Typical use and users
Used by public‑health and environmental microbiology laboratories, water utilities, hospital and healthcare facility water management teams, bottled‑water producers, swimming pool and spa operators, regulatory authorities and third‑party testing laboratories. The method is intended for routine monitoring, outbreak investigation, compliance testing and quality control where timely detection of P. aeruginosa is required.
Related standards
ISO 16266-2:2018 is part of the ISO 16266 family addressing detection and enumeration of Pseudomonas aeruginosa. The earlier ISO 16266:2006 specifies a membrane‑filtration method for P. aeruginosa. National and regional adoptions (EN/ national variants) of ISO 16266-2 exist for harmonized use. Laboratories selecting a method should consider both the membrane filtration method and the MPN method for their specific matrices and regulatory requirements.
Keywords
Pseudomonas aeruginosa; water quality; MPN method; most probable number; enzyme substrate; fluorescent detection; Pseudalert; microbiology of water; rapid enumeration; potable water; recreational water; hospital water.
FAQ
Q: What is this standard?
A: ISO 16266-2:2018 is an International Standard that specifies a most probable number (MPN) liquid‑culture method for the detection and enumeration of Pseudomonas aeruginosa in various water types using an enzyme‑based fluorescent reagent.
Q: What does it cover?
A: It covers the principle, reagents, sample handling, dilution/well plating schemes, incubation and detection conditions, MPN calculation, quality controls and reporting for P. aeruginosa enumeration. It also lists water types for which the method is validated and those excluded unless validated by the laboratory.
Q: Who typically uses it?
A: Environmental and public‑health laboratories, water utilities, bottled‑water producers, hospital infection control teams, pool and spa testing labs, and regulatory bodies use this standard for routine monitoring and rapid detection of P. aeruginosa.
Q: Is it current or superseded?
A: ISO 16266-2:2018 was published in July 2018 (Edition 1). It has been subject to ISO periodic review; users should verify the current status with their national standards body or ISO catalogue to confirm there have been no subsequent revisions or amendments since publication.

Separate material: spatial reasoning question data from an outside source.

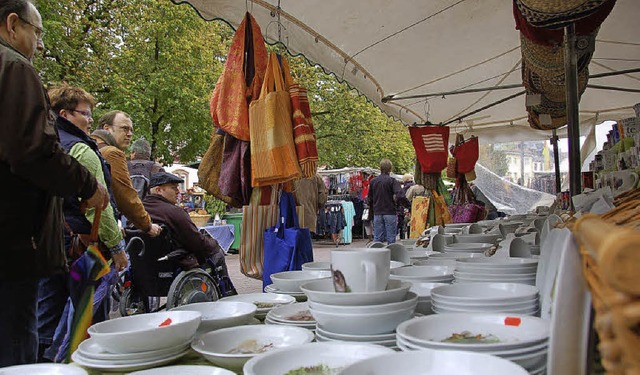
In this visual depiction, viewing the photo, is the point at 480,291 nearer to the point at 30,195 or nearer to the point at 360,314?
the point at 360,314

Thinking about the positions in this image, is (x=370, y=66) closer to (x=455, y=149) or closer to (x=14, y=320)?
(x=455, y=149)

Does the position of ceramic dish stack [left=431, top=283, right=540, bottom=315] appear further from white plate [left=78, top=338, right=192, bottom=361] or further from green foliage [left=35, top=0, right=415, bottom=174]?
green foliage [left=35, top=0, right=415, bottom=174]

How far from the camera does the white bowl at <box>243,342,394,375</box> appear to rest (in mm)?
954

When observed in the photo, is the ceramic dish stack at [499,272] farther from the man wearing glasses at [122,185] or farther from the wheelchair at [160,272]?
the wheelchair at [160,272]

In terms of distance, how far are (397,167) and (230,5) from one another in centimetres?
2013

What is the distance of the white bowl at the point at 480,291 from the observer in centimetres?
124

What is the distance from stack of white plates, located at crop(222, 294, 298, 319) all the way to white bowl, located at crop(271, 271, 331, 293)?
0.08 meters

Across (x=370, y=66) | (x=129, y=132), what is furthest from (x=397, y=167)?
(x=129, y=132)

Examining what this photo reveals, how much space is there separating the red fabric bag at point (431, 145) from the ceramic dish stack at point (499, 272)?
5515 millimetres

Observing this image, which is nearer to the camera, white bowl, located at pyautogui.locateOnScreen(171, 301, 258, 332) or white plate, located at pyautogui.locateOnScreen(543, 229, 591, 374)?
white plate, located at pyautogui.locateOnScreen(543, 229, 591, 374)

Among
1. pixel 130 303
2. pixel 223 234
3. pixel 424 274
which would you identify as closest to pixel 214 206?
pixel 223 234

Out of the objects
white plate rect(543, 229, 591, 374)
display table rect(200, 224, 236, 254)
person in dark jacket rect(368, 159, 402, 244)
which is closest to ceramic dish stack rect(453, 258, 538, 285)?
white plate rect(543, 229, 591, 374)

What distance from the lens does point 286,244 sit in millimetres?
3279

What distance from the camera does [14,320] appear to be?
79.4 inches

Q: Is it part of a series?
A: Yes. It complements existing ISO work on Pseudomonas aeruginosa detection (for example the earlier ISO 16266 membrane filtration method) and has been adopted in various regional/national standards frameworks as part of the broader suite of water microbiology standards.
Q: What are the key keywords?
A: Pseudomonas aeruginosa, water quality, most probable number (MPN), enzyme substrate, fluorescent detection, rapid enumeration, microbiology of water.